The patient was suspected of having MIS-A and was commenced on intravenous methylprednisolone (0.5 g for 6 days) and IVIG (20 g for 5 days) on 8 November 2022. His fever subsided soon after steroids were given, with resolution of organ failure. He was discharged 11 days after starting MIS-A treatment with prednisolone 40 mg twice daily. Repeated echocardiogram on 16 November 2022 prior to discharge showed significant improvement with left ventricular ejection fraction of 55% and decreased pericardial effusion of up to 1.1 cm in thickness. He had no further episodes of atrial fibrillation. He was last seen 4 weeks post-discharge and remained well on a tapering dose of prednisolone. He remained well and was eventually weaned off immunosuppressants in early October 2023.

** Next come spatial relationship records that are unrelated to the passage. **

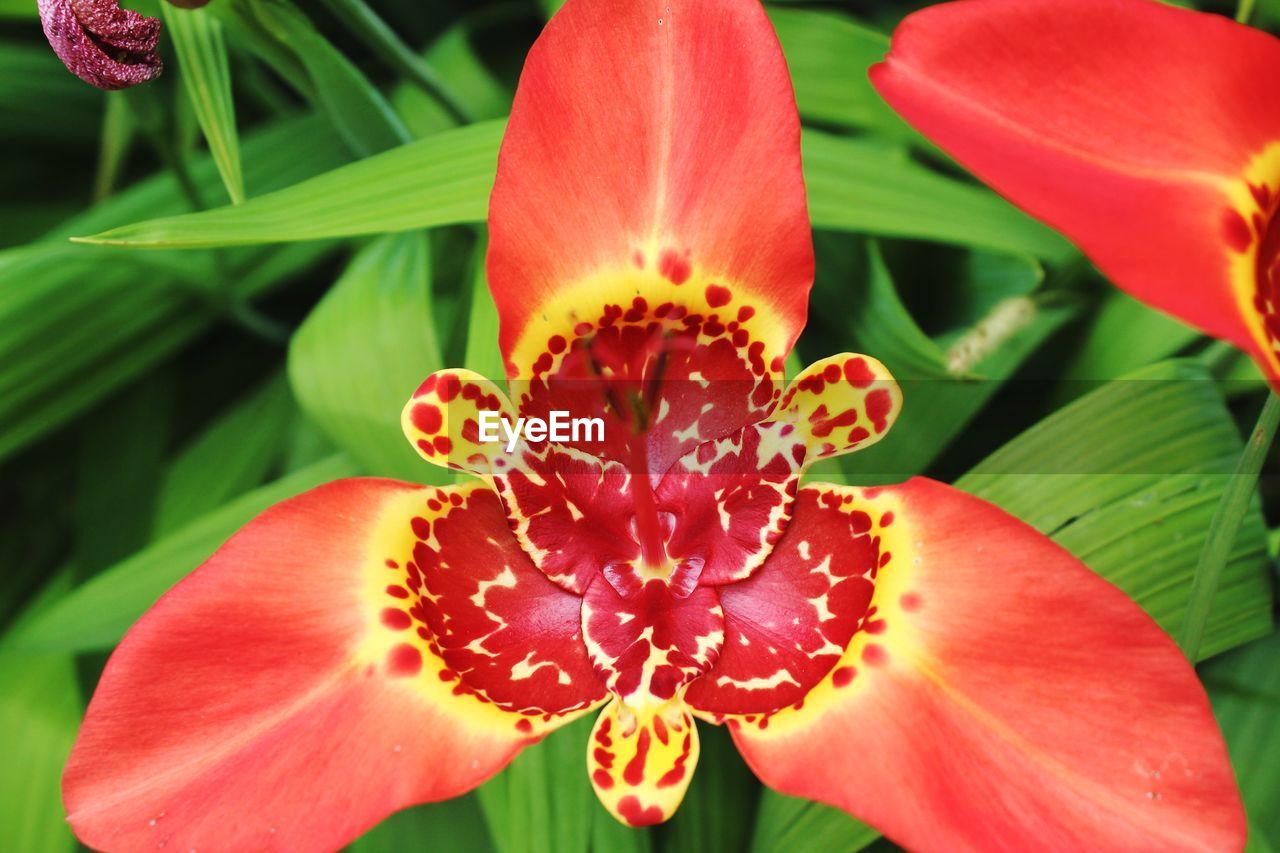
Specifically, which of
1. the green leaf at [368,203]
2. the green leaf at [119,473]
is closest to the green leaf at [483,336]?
the green leaf at [368,203]

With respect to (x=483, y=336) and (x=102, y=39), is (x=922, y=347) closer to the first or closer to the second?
(x=483, y=336)

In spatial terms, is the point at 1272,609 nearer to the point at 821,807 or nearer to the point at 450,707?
the point at 821,807

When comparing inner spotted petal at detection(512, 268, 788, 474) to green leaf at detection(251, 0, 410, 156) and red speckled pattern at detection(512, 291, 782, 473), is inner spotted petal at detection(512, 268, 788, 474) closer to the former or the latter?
red speckled pattern at detection(512, 291, 782, 473)

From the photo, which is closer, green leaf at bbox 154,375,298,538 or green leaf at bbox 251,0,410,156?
green leaf at bbox 251,0,410,156

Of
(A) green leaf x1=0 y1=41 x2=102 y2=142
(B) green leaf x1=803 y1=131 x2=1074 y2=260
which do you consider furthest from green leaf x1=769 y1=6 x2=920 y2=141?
(A) green leaf x1=0 y1=41 x2=102 y2=142

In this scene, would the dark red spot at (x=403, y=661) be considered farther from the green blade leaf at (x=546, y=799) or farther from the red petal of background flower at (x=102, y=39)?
the red petal of background flower at (x=102, y=39)

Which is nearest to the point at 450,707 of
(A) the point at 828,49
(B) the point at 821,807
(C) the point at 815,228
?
(B) the point at 821,807

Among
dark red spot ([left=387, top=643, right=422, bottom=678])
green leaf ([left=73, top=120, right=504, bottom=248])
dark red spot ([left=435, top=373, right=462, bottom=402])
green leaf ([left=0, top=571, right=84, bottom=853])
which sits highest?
green leaf ([left=73, top=120, right=504, bottom=248])

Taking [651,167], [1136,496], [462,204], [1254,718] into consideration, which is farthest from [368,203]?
[1254,718]
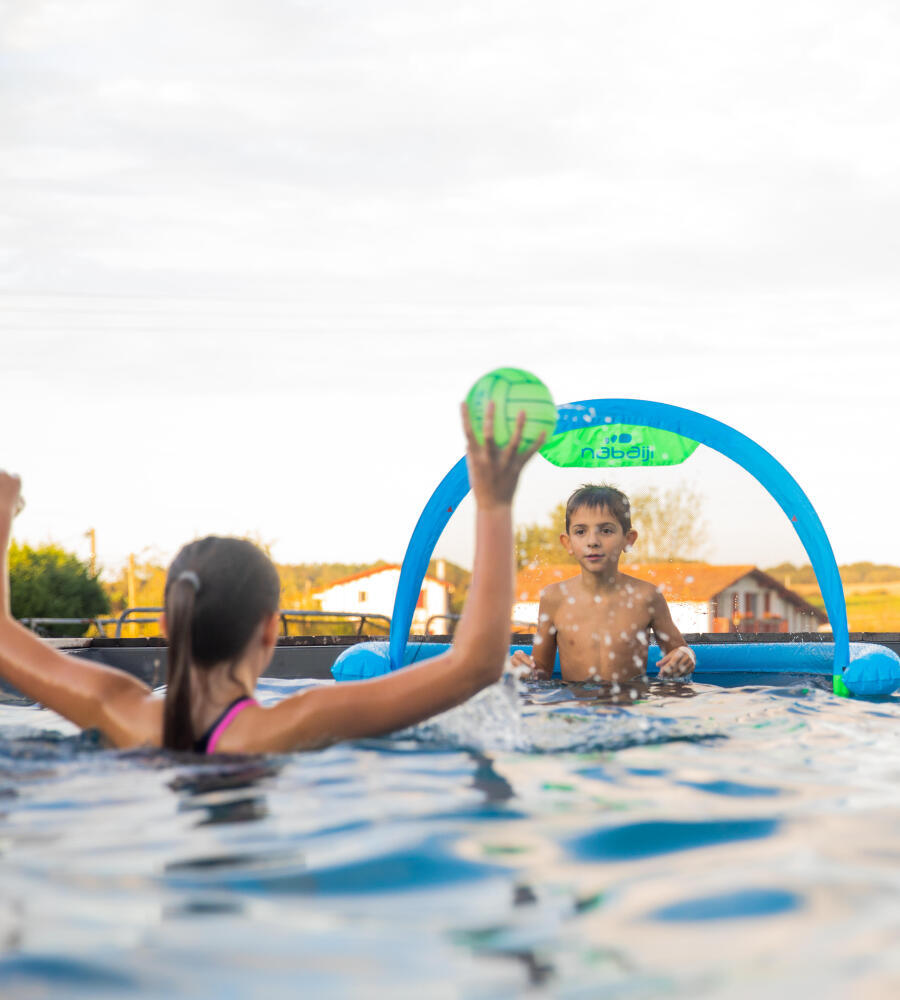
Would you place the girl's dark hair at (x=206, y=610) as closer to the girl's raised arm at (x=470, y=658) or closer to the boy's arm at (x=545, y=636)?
the girl's raised arm at (x=470, y=658)

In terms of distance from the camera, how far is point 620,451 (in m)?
6.48

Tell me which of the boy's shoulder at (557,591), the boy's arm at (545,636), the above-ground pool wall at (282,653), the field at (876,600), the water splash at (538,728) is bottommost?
the field at (876,600)

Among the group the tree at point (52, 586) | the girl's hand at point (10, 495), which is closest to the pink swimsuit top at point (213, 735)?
the girl's hand at point (10, 495)

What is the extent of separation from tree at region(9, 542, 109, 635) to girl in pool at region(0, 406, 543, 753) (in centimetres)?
2155

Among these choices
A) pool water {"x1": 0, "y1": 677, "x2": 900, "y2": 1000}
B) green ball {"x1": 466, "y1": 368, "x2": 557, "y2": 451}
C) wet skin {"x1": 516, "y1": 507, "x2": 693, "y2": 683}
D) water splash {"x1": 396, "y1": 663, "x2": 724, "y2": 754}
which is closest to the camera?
pool water {"x1": 0, "y1": 677, "x2": 900, "y2": 1000}

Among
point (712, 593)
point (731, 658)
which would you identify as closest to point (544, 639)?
point (712, 593)

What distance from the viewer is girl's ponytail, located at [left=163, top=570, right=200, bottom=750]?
8.85 ft

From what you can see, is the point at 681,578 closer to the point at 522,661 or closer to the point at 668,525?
the point at 668,525

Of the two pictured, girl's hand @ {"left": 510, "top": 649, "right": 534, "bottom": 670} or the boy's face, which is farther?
the boy's face

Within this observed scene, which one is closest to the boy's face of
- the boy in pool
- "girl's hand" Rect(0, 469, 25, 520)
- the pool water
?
the boy in pool

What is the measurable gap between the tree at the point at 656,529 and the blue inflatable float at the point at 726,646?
1.37 ft

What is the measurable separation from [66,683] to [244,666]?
59 centimetres

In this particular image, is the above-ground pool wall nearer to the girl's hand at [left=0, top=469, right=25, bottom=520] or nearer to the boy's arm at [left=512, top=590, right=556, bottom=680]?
the boy's arm at [left=512, top=590, right=556, bottom=680]

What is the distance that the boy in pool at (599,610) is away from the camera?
19.7 ft
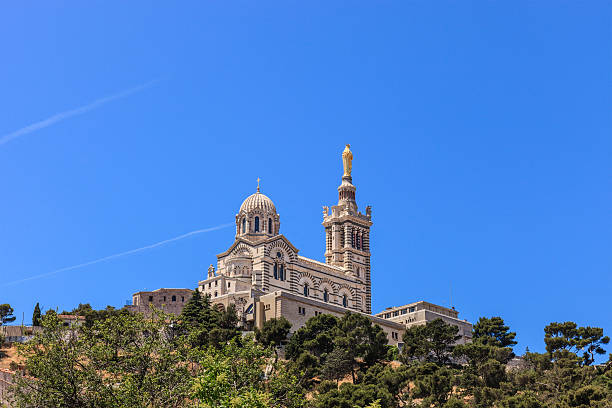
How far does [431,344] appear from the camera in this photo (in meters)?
82.4

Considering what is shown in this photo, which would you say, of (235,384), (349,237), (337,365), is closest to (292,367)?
(337,365)

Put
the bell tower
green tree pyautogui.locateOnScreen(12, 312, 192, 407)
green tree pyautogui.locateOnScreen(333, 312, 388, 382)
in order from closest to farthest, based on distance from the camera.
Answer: green tree pyautogui.locateOnScreen(12, 312, 192, 407)
green tree pyautogui.locateOnScreen(333, 312, 388, 382)
the bell tower

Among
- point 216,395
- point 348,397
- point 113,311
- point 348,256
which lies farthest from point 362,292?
point 216,395

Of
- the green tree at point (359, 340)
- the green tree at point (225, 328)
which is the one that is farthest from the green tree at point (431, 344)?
the green tree at point (225, 328)

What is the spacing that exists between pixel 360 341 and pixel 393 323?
19.4m

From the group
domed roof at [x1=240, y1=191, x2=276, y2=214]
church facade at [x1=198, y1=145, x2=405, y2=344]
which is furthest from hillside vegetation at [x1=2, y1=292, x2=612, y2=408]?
domed roof at [x1=240, y1=191, x2=276, y2=214]

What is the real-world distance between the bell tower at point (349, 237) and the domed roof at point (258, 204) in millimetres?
12597

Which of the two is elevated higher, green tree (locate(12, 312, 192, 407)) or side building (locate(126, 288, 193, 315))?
side building (locate(126, 288, 193, 315))

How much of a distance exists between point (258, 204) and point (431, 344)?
33453 millimetres

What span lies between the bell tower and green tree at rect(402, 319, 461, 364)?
25.9 meters

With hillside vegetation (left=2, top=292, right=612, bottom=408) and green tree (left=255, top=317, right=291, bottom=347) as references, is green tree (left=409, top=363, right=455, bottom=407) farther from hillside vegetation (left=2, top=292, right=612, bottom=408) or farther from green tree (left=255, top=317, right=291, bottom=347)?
green tree (left=255, top=317, right=291, bottom=347)

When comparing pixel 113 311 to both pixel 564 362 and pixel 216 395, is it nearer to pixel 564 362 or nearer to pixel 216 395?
pixel 564 362

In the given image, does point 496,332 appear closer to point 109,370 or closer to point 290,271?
point 290,271

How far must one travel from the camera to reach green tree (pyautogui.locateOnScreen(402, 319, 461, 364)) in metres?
82.5
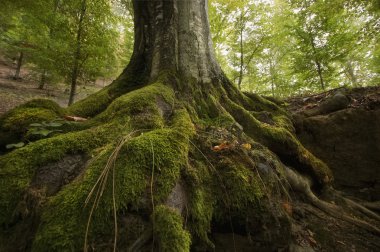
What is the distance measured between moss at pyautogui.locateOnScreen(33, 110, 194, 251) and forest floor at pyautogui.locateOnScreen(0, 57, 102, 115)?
21.4 feet

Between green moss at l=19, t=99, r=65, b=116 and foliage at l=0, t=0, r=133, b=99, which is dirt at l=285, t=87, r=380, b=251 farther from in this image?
foliage at l=0, t=0, r=133, b=99

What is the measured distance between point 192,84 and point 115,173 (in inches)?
83.7

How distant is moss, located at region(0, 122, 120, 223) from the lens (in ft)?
4.72

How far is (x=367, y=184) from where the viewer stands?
3.85 metres

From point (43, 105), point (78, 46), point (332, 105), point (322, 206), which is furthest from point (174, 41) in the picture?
point (78, 46)

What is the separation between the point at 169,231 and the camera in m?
1.28

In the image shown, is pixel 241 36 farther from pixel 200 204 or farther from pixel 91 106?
pixel 200 204

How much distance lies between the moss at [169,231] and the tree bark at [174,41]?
7.75ft

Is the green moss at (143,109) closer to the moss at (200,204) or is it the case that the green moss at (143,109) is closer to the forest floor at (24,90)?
the moss at (200,204)

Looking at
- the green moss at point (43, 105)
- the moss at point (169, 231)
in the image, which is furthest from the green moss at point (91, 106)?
the moss at point (169, 231)

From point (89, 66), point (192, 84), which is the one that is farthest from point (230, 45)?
point (192, 84)

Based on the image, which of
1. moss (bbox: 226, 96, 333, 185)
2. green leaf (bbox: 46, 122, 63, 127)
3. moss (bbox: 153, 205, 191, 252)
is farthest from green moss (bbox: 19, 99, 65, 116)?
moss (bbox: 226, 96, 333, 185)

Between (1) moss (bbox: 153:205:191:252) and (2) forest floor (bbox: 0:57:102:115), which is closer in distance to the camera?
(1) moss (bbox: 153:205:191:252)

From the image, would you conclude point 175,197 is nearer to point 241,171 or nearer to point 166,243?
point 166,243
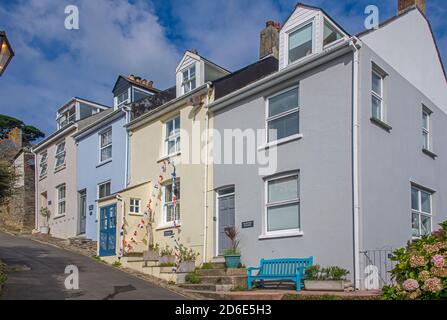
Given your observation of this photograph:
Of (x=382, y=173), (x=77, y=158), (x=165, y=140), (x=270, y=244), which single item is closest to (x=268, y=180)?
(x=270, y=244)

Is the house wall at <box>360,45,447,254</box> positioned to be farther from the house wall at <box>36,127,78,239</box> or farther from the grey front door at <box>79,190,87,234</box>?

The Centers for Disease Control and Prevention case definition for MIS-A was developed through expert opinion and states that the patient should be aged ≥21 years, have been hospitalised for at least 1 day or died as a result, and fulfilled certain clinical and laboratory criteria with no more likely alternative diagnosis.1 Case 1 did not fulfil these primary clinical criteria for MIS-A. Nonetheless she exhibited the neurological and haematological components of the secondary clinical criteria and also met the laboratory criteria with no other cause identified. Fulminant pulmonary involvement is unusual since pulmonary involvement has been used to distinguish MIS-A patients from patients with severe COVID-19 infection.2 Chronologically the patient developed fulminant pneumonitis 3 weeks after her initial COVID-19 infection, within the commonly described 2- to 5-week interval between onset of typical COVID-19 symptoms and onset of MIS-A, that likely represented a post-acute phenomenon rather than part of the initial infection. A case series in the United States also reported that MIS-A patients may have pulmonary involvement and require mechanical ventilation when compared with multisystem inflammatory syndrome in paediatric patients.3 Although 86% to 89% of MIS-A patients have one or more cardiovascular abnormalities,4 the lack of cardiac involvement in this patient with otherwise compatible clinical features should not have excluded the diagnosis of MIS-A.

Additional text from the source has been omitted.